Every watch tells a story, what will yours be?


by Burlingham London April 18, 2017

Every watch tells a story, what will yours be?

A watch is a timekeeper, and in this day and age of smart tech, it's also a personal statement. It is a form of fashionable decoration that also has a function. And for the wearer, it is a far more discreet and convenient way to check the time than looking at a bright screen, particularly if you are on a first date or in an important meeting.

Looking back in history, watches with their tiny, delicate mechanical workings, evolved from the larger European clocks of the 1400s that were portable thanks to being spring-driven. Originally, before the familiar wristwatch appeared, innovative European timepieces were decorative. They were carried in the hand and held in a pocket, or worn around the neck. Pendant-style watches were known as taschenuhr in Germany, or ‘clock-watches’, and they were the invention of Peter Henlein of Nuremberg in 1510. Thus earning his title as the father of the clock-making industry.
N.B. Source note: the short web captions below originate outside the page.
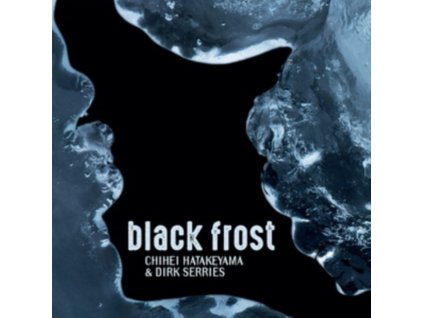 CHIHEI HATAKEYAMA & DIRK SERRIES - Black Frost (CD)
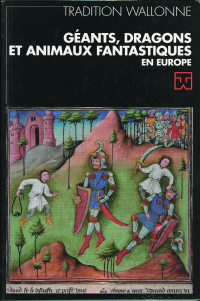 Tradition wallonne. Revue n° 20. Géants, dragons et animaux fantastiques en Europe (FWB)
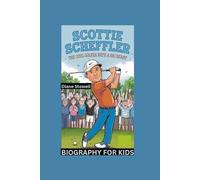 SCOTTIE SCHEFFLER: The Cool Golfer with a Big Heart- Biography For Kids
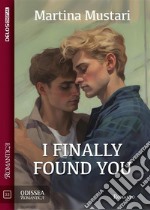 I finally found you. E-book. Formato EPUB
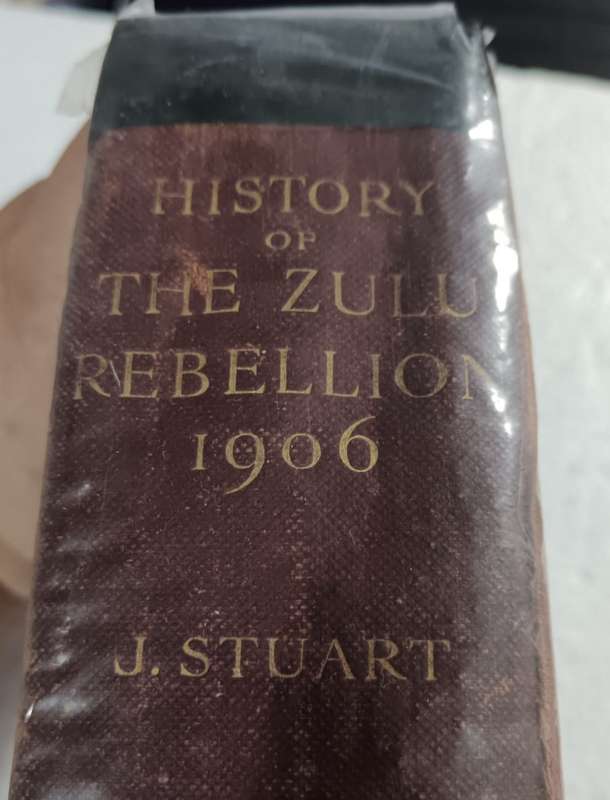 A History of the Zulu Rebellion 1906
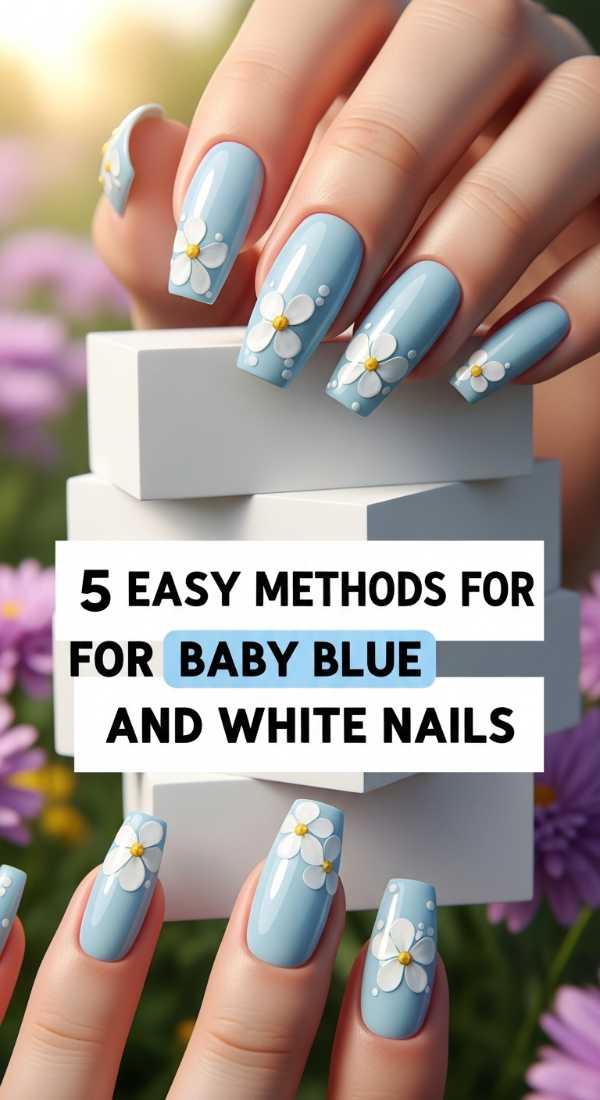 5 Easy Methods For Baby Blue And White Nails 69f4c118a9a79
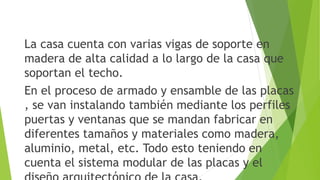 La casa cuenta con varias vigas de soporte en
madera de alta calidad a lo largo de la casa que
soportan el techo.
En el proceso de armado y ensamble de las placas
, se van instalando también mediante los perfiles
puertas y ventanas que se mandan fabricar en
diferentes tamaños y materiales como madera,
aluminio, metal, etc. Todo esto teniendo en
cuenta el sistema modular de las placas y el
 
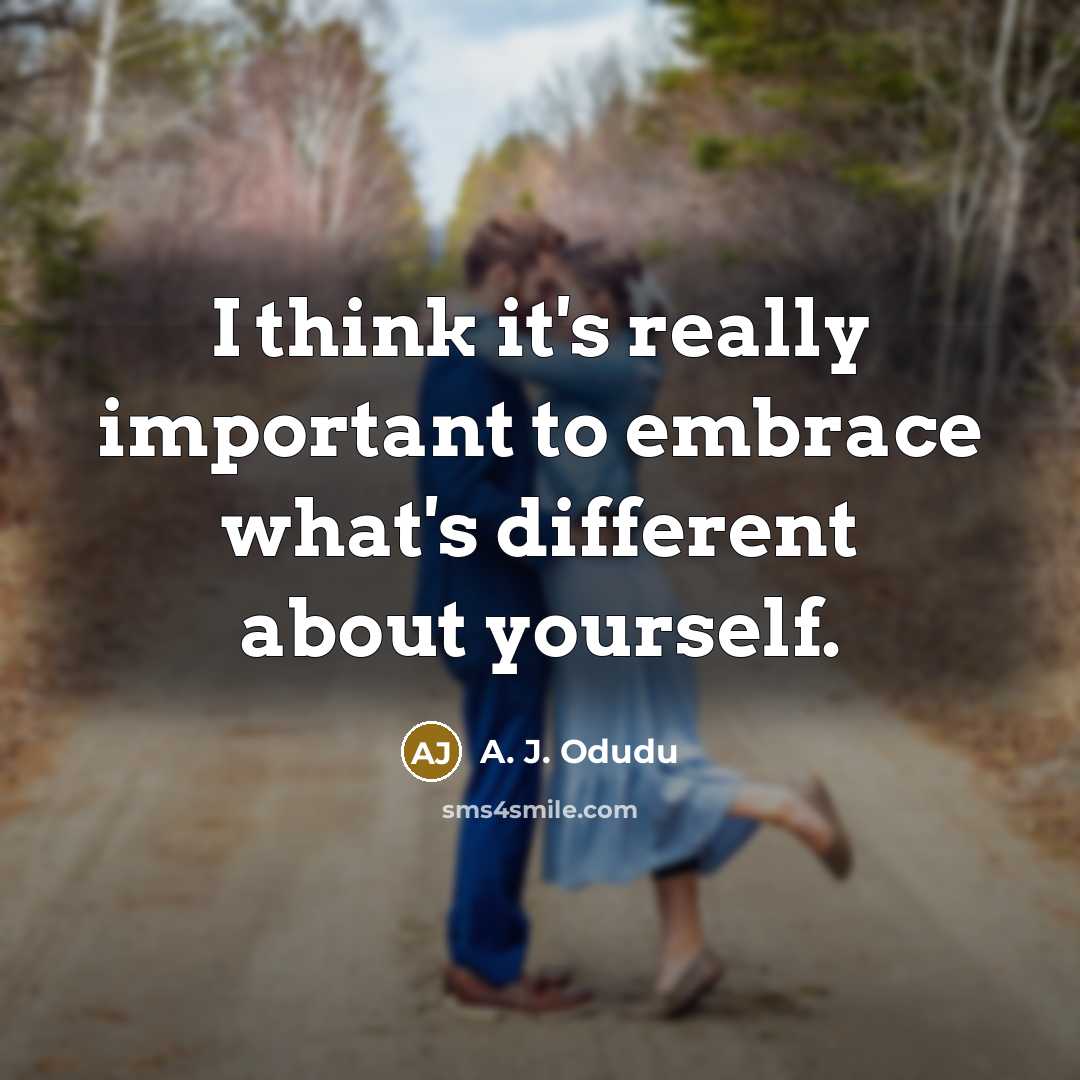 “I think it's really important to embrace what's different about yourself.” quote by A. J. Odudu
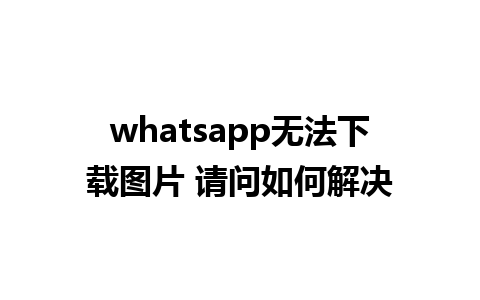 whatsapp无法下载图片 请问如何解决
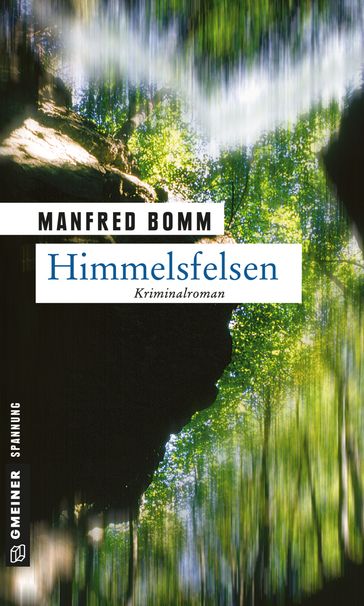 Himmelsfelsen - Manfred Bomm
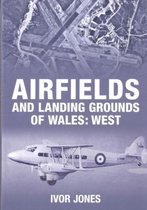 Airfields And Landing Grounds Of Wales
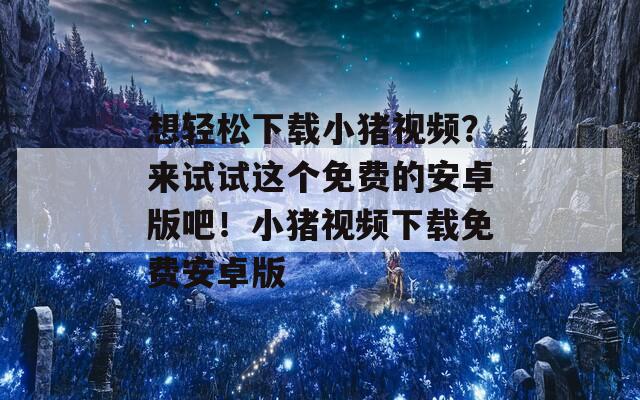 想轻松下载小猪视频？来试试这个免费的安卓版吧！小猪视频下载免费安卓版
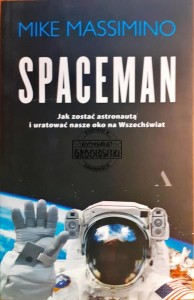 Spaceman, Jak zostać astronautą i uratować nasze oko na Wszechświat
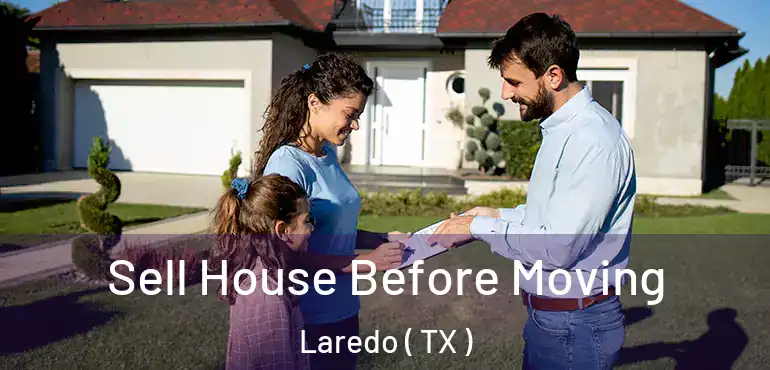 Sell House Before Moving Laredo ( TX )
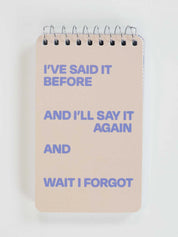 Blue Q Spiral Notebook | I've Said It Before And I'll Say It Again And Wait I Forgot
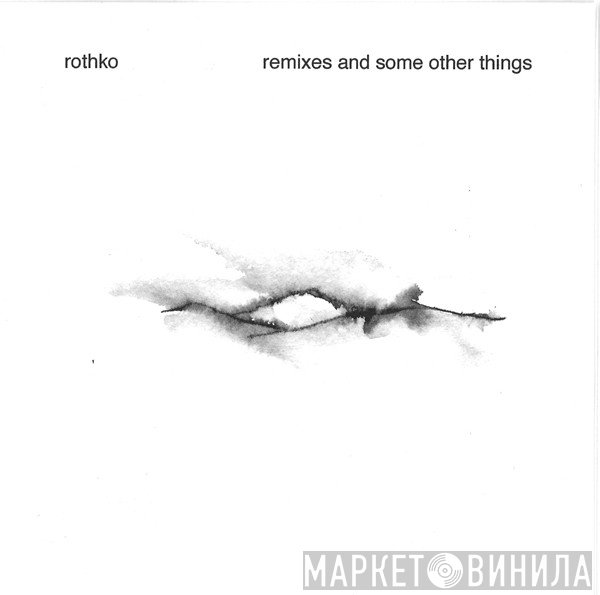 Rothko  - Remixes And Some Other Things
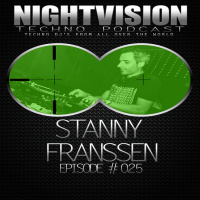 Stanny Franssen [BEL] - NightVision Techno PODCAST 25 pt4 1st anniversary
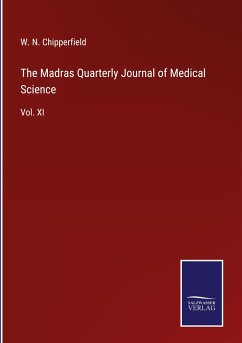 The Madras Quarterly Journal of Medical Science - Chipperfield, W. N.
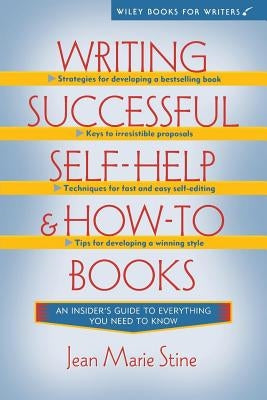 Writing Successful Self-Help and How-To Books by Stine, Jean Marie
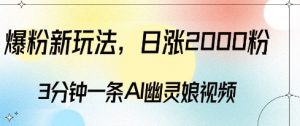 爆粉新玩法，3分钟一条AI幽灵娘视频，日涨2000粉丝，多种变现方式-最全资源库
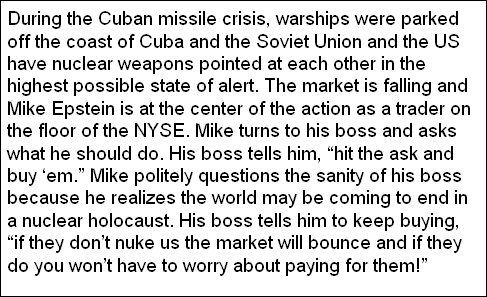 Since were 'on the verge of Armageddon', it is time to replay this story about the late Mike Epstein, who was a Navy Seal in Korea before the Seals were a thing, a former floor trader, and onetime head of the Market Technicians Association. Events are from 1962.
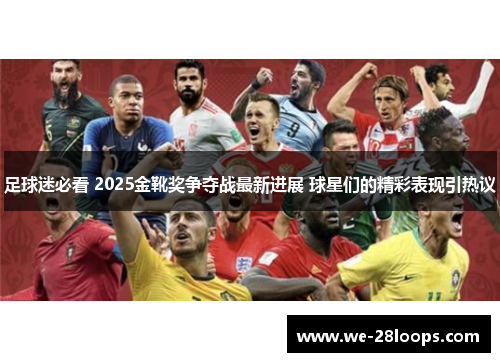 足球迷必看 2025金靴奖争夺战最新进展 球星们的精彩表现引热议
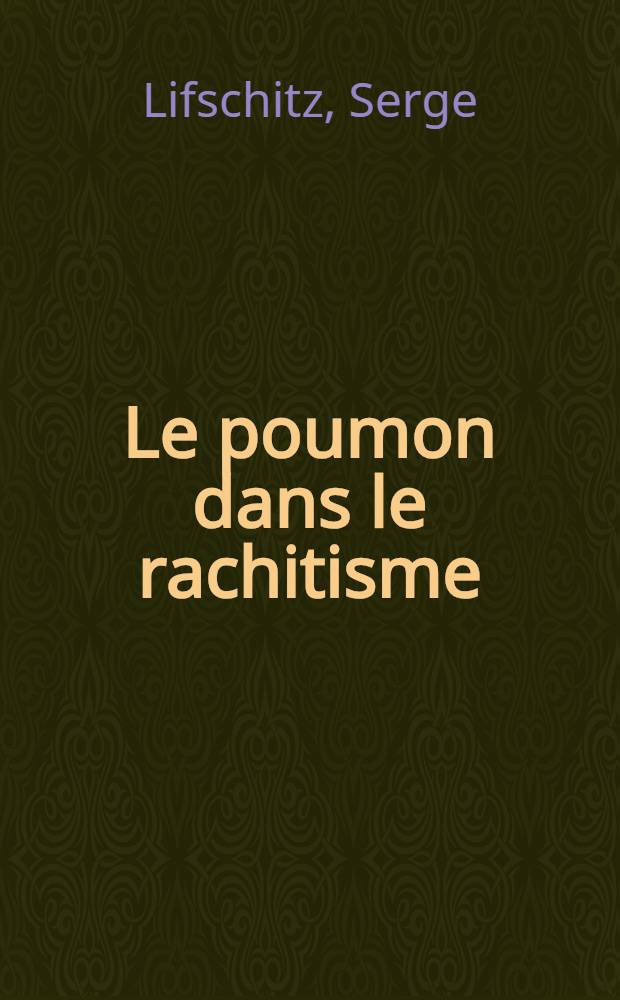 Le poumon dans le rachitisme : À propos de vingt observations : Thèse ..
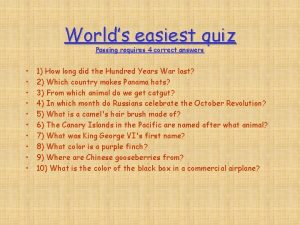 Worlds easiest quiz Passing requires 4 correct answers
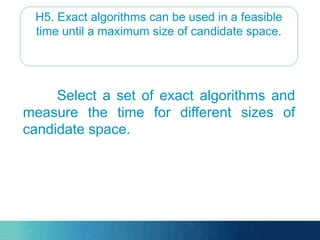 H5. Exact algorithms can be used in a feasible
time until a maximum size of candidate space.
Select a set of exact algorithms and
measure the time for different sizes of
candidate space.
 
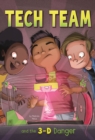 Tech Team and the 3-D Danger - Book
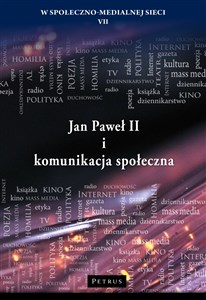 Picture of JAN PAWEŁ II I KOMUNIKACJA SPOŁECZNA
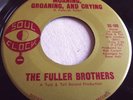 THE FULLER BROTHERS   MOANING, GROANING, AND CRYING ** US SOUL CLOCK 45
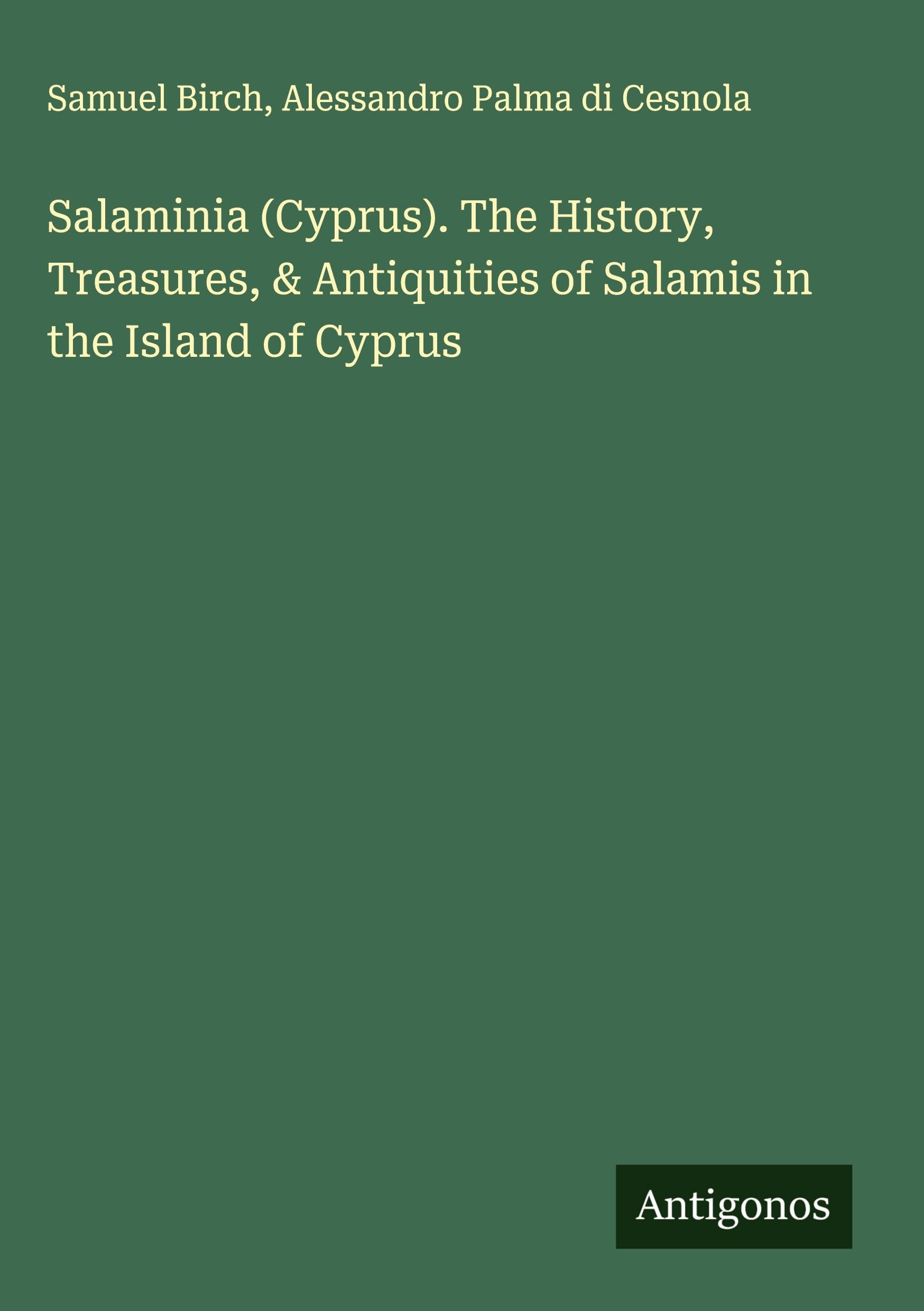Salaminia (Cyprus). The History, Treasures, & Antiquities of Salamis in the Island of Cyprus Classics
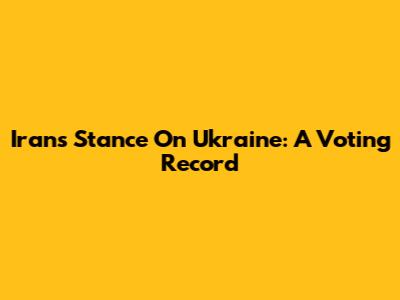 Iran's Stance On Ukraine: A Voting Record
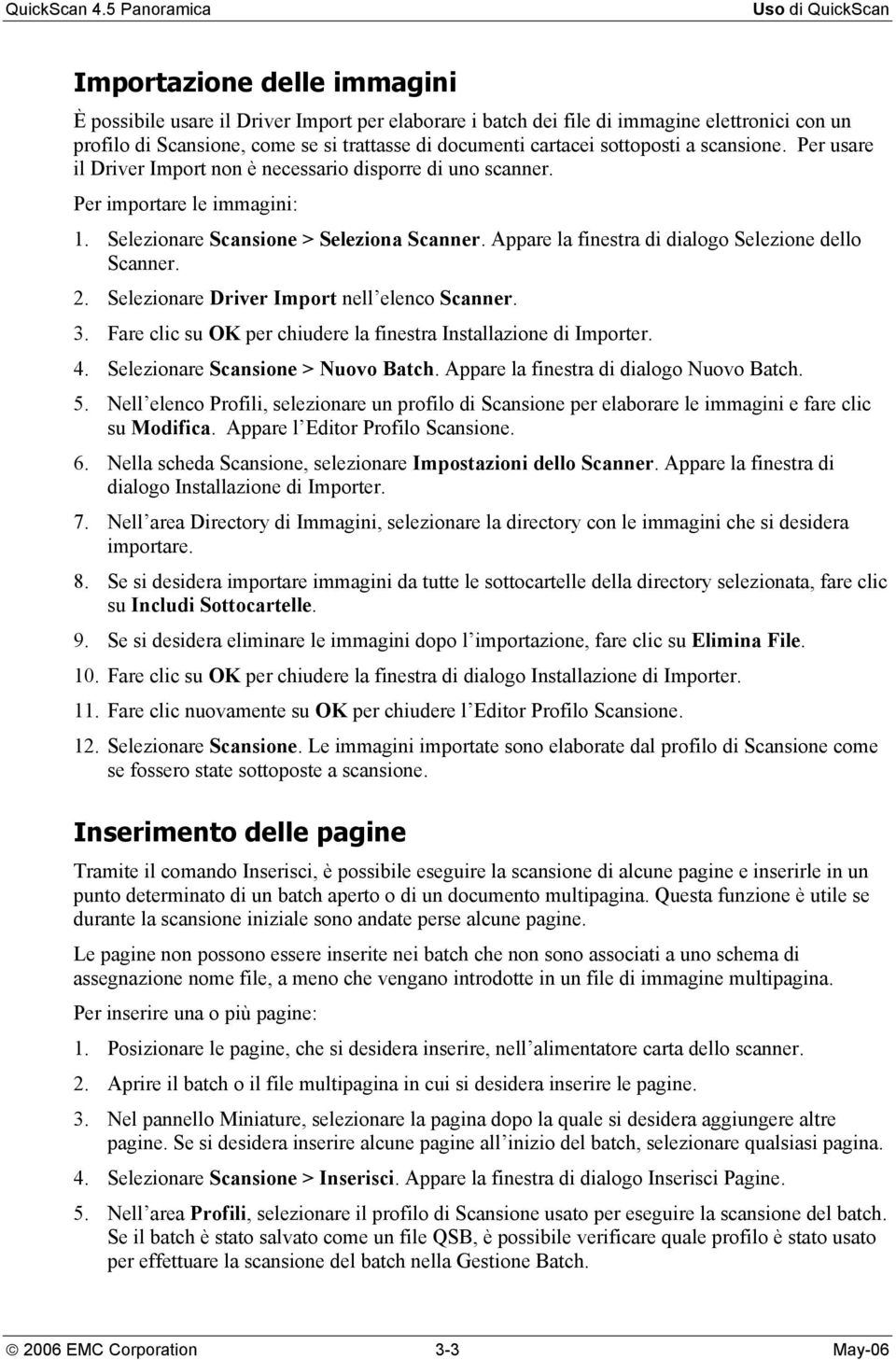 Appare la finestra di dialogo Selezione dello Scanner. 2. Selezionare Driver Import nell elenco Scanner. 3. Fare clic su OK per chiudere la finestra Installazione di Importer. 4.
Few stories are better in horology than the challenge of finding one's latitude while navigating the worlds oceans. The perils of navigation without an accurate form of navigation were so great the British Parliament offered a reward of £20,000 (almost £3,000,000 today) for anyone that could find a solution to this issue. Harrison, a self-educated English carpenter and clockmaker won this prize by designing a clock that could keep time so accurately that with the use of sextants and celestrial bodies, latitude could be deduced whilst crossing oceans, aiding the safe passage of vessels the worlds over and saving many a sea-farers life. Harrisons sea clocks were huge in comparison to a device that could be worn or carried on one's person, it was only when Harrison moved to London in the 1750’s that he discovered the watches made by Thomas Mudge, watches that were keeping time just as accurately as his far larger sea clocks, Harrison set to work, alongside the famous watchmaker John Jefferys to create Harrison’s first “Sea Watch” - the H4, a breakthrough in accurate timekeeping with self-wind watches and a huge win for British Horology.

To this day, a vintage timepiece is also often a much-loved family heirloom. Both an artefact representing the history of your heritage, and also a symbol of how treasured that shared history is to a family. Whether you are considering watches for men or women’s watches, an heirloom should tell a story, and be evocative of the past. Something that people can hold and use, knowing that generations before them have done the same, every vintage timepiece starts of as a new watch and the culmination of one very exciting decision at time of purchase.

Express your own personal style by investing in a watch that has a story of its own already. Alongside Anglo-Swiss watch industry experts, Burlingham timepieces have been intricately designed by British designers Geoff and Henry right here in London. Basing their inspiration on such British classics as tweed and gold sovereigns, each watch has its own bespoke design and feel.

So indeed, it looks as though we have come full circle through fashion to function to fashion again. Now there is no greater reason to wear a watch than for the pure luxury of making a fashion statement.